Your answer must hold only the lines below from the line containing "common name: domestic cattle" through the line containing "Q: Fraction of annotators marking 'interacting'?", each reproduced exactly.

########################################

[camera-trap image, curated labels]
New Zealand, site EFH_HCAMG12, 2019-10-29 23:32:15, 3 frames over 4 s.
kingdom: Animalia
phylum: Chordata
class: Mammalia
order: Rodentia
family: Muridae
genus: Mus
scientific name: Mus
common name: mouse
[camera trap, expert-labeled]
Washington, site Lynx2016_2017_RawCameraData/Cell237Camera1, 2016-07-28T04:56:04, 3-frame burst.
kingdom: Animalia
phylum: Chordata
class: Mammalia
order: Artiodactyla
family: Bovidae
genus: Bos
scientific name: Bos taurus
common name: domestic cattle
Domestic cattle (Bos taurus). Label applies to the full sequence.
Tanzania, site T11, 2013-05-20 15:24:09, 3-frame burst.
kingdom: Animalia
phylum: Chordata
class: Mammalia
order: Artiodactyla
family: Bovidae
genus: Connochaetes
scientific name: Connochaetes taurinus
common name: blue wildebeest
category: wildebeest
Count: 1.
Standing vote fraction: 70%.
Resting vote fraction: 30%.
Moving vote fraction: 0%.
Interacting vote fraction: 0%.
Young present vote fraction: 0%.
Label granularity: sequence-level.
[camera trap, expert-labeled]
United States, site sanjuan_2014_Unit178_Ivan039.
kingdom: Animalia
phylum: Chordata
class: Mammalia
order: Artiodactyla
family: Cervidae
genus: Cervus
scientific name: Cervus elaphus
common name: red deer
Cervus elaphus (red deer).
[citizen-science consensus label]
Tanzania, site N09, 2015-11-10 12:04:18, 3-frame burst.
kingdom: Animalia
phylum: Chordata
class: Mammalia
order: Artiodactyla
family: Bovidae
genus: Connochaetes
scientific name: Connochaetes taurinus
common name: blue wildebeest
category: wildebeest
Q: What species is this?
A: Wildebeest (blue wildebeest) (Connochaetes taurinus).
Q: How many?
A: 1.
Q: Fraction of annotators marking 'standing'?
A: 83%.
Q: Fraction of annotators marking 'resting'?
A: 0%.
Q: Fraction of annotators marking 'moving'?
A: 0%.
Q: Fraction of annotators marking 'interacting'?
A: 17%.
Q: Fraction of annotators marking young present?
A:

########################################

Response to this task
common name: domestic cattle
Domestic cattle (Bos taurus). Label applies to the full sequence.
Tanzania, site T11, 2013-05-20 15:24:09, 3-frame burst.
kingdom: Animalia
phylum: Chordata
class: Mammalia
order: Artiodactyla
family: Bovidae
genus: Connochaetes
scientific name: Connochaetes taurinus
common name: blue wildebeest
category: wildebeest
Count: 1.
Standing vote fraction: 70%.
Resting vote fraction: 30%.
Moving vote fraction: 0%.
Interacting vote fraction: 0%.
Young present vote fraction: 0%.
Label granularity: sequence-level.
[camera trap, expert-labeled]
United States, site sanjuan_2014_Unit178_Ivan039.
kingdom: Animalia
phylum: Chordata
class: Mammalia
order: Artiodactyla
family: Cervidae
genus: Cervus
scientific name: Cervus elaphus
common name: red deer
Cervus elaphus (red deer).
[citizen-science consensus label]
Tanzania, site N09, 2015-11-10 12:04:18, 3-frame burst.
kingdom: Animalia
phylum: Chordata
class: Mammalia
order: Artiodactyla
family: Bovidae
genus: Connochaetes
scientific name: Connochaetes taurinus
common name: blue wildebeest
category: wildebeest
Q: What species is this?
A: Wildebeest (blue wildebeest) (Connochaetes taurinus).
Q: How many?
A: 1.
Q: Fraction of annotators marking 'standing'?
A: 83%.
Q: Fraction of annotators marking 'resting'?
A: 0%.
Q: Fraction of annotators marking 'moving'?
A: 0%.
Q: Fraction of annotators marking 'interacting'?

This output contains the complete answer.